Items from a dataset
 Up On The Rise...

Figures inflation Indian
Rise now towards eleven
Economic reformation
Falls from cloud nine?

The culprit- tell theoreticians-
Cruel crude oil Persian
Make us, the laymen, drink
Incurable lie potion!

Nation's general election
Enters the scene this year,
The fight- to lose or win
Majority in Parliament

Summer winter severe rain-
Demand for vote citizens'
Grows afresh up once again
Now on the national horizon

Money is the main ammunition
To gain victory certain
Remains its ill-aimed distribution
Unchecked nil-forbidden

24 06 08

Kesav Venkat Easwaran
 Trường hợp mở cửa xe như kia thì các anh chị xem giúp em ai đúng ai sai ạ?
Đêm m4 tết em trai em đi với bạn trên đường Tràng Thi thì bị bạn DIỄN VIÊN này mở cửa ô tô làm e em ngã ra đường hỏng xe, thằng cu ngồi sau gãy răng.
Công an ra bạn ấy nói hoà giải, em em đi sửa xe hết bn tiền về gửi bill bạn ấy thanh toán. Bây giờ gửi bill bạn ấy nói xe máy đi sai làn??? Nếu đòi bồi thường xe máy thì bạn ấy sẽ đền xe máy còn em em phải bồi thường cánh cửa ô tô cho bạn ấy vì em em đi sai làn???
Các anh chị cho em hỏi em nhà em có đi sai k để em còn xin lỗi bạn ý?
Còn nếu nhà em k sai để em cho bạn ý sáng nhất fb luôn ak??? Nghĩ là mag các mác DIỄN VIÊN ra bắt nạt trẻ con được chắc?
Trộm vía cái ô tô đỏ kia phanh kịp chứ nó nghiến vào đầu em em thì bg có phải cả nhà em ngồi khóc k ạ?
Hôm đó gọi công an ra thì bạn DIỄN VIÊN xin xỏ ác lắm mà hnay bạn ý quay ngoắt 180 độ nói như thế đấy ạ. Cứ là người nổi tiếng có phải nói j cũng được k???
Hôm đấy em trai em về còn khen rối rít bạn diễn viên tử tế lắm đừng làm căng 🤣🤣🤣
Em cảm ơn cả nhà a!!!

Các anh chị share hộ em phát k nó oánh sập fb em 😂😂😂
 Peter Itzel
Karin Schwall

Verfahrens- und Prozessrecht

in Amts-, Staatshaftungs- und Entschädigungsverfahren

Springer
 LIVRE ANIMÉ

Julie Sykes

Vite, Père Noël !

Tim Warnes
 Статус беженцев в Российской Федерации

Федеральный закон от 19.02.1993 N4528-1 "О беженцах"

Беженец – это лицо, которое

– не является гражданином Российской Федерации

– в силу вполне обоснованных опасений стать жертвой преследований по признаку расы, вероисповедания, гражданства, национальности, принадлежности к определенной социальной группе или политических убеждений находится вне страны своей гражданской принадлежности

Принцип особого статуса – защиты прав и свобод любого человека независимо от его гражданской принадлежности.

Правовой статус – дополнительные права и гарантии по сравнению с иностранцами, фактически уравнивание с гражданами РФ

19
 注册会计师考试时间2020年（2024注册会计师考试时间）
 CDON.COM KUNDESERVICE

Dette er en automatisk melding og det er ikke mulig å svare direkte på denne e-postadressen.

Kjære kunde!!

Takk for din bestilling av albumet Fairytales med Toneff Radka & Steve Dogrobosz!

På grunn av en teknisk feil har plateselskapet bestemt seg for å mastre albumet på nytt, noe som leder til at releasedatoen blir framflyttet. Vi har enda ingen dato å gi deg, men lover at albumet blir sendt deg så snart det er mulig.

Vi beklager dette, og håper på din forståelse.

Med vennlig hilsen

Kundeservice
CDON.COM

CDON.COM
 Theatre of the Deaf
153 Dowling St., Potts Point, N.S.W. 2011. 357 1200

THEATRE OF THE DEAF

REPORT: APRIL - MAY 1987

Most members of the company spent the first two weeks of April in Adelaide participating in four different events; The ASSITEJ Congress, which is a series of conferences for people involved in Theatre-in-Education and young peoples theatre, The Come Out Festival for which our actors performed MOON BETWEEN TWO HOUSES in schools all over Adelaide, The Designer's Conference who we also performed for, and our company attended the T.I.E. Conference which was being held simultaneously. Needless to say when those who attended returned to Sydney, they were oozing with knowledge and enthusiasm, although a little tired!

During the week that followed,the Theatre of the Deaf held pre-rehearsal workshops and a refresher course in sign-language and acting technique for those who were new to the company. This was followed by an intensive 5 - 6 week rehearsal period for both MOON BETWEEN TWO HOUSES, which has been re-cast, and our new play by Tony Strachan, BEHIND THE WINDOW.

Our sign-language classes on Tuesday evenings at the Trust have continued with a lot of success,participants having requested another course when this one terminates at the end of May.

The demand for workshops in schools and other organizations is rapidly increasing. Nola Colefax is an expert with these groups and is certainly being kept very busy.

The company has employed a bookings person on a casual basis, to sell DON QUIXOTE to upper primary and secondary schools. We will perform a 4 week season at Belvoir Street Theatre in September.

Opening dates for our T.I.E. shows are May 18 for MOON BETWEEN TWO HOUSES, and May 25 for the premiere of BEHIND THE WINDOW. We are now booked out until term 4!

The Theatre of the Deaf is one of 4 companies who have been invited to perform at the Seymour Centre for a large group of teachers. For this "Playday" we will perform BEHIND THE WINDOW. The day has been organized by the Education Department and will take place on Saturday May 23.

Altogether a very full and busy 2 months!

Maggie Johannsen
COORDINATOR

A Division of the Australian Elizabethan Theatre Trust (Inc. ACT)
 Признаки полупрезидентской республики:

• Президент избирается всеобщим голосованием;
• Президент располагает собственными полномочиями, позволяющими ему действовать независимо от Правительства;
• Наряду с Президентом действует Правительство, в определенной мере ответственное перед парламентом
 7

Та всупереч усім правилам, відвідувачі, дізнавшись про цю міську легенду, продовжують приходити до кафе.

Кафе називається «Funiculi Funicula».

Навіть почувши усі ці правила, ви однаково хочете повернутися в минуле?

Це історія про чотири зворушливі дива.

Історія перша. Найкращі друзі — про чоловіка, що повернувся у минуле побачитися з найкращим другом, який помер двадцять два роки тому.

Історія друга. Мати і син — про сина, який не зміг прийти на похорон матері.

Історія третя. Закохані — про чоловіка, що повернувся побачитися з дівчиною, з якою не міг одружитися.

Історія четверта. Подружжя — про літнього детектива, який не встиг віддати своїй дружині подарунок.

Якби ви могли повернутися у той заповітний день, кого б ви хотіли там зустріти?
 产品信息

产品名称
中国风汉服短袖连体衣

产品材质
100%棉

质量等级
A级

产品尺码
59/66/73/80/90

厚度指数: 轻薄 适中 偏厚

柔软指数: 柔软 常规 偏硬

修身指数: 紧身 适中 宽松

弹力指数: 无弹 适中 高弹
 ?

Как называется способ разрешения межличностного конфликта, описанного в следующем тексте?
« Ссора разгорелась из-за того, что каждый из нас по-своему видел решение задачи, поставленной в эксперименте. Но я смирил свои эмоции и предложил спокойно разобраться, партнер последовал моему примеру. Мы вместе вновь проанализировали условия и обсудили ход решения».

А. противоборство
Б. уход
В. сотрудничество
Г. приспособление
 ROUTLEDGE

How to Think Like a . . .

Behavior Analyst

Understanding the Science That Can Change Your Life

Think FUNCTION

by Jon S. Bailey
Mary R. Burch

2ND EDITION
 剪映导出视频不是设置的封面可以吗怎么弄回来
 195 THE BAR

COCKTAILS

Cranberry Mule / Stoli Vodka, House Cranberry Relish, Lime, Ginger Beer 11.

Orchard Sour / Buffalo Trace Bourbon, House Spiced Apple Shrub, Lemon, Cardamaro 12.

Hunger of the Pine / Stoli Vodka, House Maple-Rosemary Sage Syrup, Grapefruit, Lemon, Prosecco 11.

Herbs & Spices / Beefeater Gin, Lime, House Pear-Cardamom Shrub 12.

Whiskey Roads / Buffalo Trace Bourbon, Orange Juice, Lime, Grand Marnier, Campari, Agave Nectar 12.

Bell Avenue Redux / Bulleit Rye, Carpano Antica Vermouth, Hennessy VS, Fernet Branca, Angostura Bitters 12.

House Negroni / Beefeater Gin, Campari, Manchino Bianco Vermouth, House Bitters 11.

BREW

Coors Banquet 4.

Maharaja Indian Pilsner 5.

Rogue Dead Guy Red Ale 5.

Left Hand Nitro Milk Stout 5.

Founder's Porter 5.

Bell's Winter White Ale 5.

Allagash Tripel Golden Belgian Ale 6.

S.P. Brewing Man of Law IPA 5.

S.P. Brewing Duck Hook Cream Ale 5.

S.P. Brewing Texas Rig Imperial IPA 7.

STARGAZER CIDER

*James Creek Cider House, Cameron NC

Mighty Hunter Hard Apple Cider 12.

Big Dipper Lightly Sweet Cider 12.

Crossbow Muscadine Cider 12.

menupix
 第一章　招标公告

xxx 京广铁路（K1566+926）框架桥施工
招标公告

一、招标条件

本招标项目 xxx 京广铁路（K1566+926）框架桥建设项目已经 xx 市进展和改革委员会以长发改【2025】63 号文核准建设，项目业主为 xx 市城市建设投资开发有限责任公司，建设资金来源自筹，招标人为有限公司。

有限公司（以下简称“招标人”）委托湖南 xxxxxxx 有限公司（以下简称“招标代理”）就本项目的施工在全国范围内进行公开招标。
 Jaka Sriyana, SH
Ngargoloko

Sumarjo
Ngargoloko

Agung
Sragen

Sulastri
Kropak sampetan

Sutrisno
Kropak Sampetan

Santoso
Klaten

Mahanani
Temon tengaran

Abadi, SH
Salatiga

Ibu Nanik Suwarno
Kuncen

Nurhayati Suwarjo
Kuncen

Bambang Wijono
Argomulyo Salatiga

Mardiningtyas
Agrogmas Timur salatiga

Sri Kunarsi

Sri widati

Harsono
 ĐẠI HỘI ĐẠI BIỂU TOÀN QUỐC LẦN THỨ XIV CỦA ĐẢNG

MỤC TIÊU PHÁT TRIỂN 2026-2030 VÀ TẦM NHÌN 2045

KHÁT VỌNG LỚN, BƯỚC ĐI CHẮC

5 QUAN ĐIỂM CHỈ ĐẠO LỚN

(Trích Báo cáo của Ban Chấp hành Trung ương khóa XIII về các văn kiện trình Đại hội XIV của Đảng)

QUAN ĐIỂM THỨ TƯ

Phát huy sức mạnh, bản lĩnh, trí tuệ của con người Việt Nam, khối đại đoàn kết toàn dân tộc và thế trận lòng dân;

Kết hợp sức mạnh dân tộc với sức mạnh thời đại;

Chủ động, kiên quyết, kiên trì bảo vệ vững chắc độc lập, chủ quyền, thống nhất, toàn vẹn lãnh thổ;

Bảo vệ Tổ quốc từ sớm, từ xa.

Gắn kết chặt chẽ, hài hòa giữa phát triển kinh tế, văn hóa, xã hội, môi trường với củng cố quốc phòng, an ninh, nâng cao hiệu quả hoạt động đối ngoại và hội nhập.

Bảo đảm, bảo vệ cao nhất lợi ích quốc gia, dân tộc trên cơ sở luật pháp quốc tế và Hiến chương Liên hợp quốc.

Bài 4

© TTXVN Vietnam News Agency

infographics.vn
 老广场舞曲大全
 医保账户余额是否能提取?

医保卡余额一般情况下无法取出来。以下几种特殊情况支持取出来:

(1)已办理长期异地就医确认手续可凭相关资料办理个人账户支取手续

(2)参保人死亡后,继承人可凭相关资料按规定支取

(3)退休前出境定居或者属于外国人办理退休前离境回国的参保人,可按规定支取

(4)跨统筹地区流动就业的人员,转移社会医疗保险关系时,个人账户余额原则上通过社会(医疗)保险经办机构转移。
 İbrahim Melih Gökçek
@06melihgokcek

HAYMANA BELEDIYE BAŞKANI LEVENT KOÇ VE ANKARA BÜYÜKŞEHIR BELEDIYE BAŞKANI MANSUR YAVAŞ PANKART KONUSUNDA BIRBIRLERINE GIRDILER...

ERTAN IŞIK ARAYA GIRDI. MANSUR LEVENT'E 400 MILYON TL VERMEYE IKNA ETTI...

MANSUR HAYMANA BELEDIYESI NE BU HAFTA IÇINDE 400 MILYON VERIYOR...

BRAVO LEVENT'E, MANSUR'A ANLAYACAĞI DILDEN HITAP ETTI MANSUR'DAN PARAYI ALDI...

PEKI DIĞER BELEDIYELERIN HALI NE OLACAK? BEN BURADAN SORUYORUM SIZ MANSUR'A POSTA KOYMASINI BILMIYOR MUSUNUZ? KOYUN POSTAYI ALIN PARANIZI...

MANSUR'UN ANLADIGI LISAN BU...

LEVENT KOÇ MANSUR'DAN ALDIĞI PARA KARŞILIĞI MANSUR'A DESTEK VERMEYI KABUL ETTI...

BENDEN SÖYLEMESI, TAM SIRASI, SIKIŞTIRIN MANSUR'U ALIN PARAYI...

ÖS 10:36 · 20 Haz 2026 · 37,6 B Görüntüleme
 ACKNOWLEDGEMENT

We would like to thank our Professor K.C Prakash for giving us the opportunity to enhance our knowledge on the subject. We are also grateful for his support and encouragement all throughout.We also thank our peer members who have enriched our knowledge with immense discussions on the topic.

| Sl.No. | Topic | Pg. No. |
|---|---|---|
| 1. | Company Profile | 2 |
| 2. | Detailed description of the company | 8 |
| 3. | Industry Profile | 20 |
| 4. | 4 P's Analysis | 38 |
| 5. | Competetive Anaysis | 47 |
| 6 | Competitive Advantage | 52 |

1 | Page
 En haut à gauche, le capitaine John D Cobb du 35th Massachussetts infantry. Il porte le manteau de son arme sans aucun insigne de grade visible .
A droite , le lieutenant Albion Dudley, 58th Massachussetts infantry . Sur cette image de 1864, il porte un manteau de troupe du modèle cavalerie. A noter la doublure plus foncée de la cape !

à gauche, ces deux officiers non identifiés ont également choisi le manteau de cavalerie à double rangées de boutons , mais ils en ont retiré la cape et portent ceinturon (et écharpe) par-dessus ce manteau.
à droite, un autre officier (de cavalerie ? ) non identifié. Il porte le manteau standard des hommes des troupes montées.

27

TASK DESCRIPTION »
Where the data above reaches the line holding "Think FUNCTION", begin printing, and stop after the line holding "QUAN ĐIỂM THỨ TƯ". Each line must be reproduced exactly, with nothing else added.

RESPONSE BELOW »
Think FUNCTION

by Jon S. Bailey
Mary R. Burch

2ND EDITION
 剪映导出视频不是设置的封面可以吗怎么弄回来
 195 THE BAR

COCKTAILS

Cranberry Mule / Stoli Vodka, House Cranberry Relish, Lime, Ginger Beer 11.

Orchard Sour / Buffalo Trace Bourbon, House Spiced Apple Shrub, Lemon, Cardamaro 12.

Hunger of the Pine / Stoli Vodka, House Maple-Rosemary Sage Syrup, Grapefruit, Lemon, Prosecco 11.

Herbs & Spices / Beefeater Gin, Lime, House Pear-Cardamom Shrub 12.

Whiskey Roads / Buffalo Trace Bourbon, Orange Juice, Lime, Grand Marnier, Campari, Agave Nectar 12.

Bell Avenue Redux / Bulleit Rye, Carpano Antica Vermouth, Hennessy VS, Fernet Branca, Angostura Bitters 12.

House Negroni / Beefeater Gin, Campari, Manchino Bianco Vermouth, House Bitters 11.

BREW

Coors Banquet 4.

Maharaja Indian Pilsner 5.

Rogue Dead Guy Red Ale 5.

Left Hand Nitro Milk Stout 5.

Founder's Porter 5.

Bell's Winter White Ale 5.

Allagash Tripel Golden Belgian Ale 6.

S.P. Brewing Man of Law IPA 5.

S.P. Brewing Duck Hook Cream Ale 5.

S.P. Brewing Texas Rig Imperial IPA 7.

STARGAZER CIDER

*James Creek Cider House, Cameron NC

Mighty Hunter Hard Apple Cider 12.

Big Dipper Lightly Sweet Cider 12.

Crossbow Muscadine Cider 12.

menupix
 第一章　招标公告

xxx 京广铁路（K1566+926）框架桥施工
招标公告

一、招标条件

本招标项目 xxx 京广铁路（K1566+926）框架桥建设项目已经 xx 市进展和改革委员会以长发改【2025】63 号文核准建设，项目业主为 xx 市城市建设投资开发有限责任公司，建设资金来源自筹，招标人为有限公司。

有限公司（以下简称“招标人”）委托湖南 xxxxxxx 有限公司（以下简称“招标代理”）就本项目的施工在全国范围内进行公开招标。
 Jaka Sriyana, SH
Ngargoloko

Sumarjo
Ngargoloko

Agung
Sragen

Sulastri
Kropak sampetan

Sutrisno
Kropak Sampetan

Santoso
Klaten

Mahanani
Temon tengaran

Abadi, SH
Salatiga

Ibu Nanik Suwarno
Kuncen

Nurhayati Suwarjo
Kuncen

Bambang Wijono
Argomulyo Salatiga

Mardiningtyas
Agrogmas Timur salatiga

Sri Kunarsi

Sri widati

Harsono
 ĐẠI HỘI ĐẠI BIỂU TOÀN QUỐC LẦN THỨ XIV CỦA ĐẢNG

MỤC TIÊU PHÁT TRIỂN 2026-2030 VÀ TẦM NHÌN 2045

KHÁT VỌNG LỚN, BƯỚC ĐI CHẮC

5 QUAN ĐIỂM CHỈ ĐẠO LỚN

(Trích Báo cáo của Ban Chấp hành Trung ương khóa XIII về các văn kiện trình Đại hội XIV của Đảng)

QUAN ĐIỂM THỨ TƯ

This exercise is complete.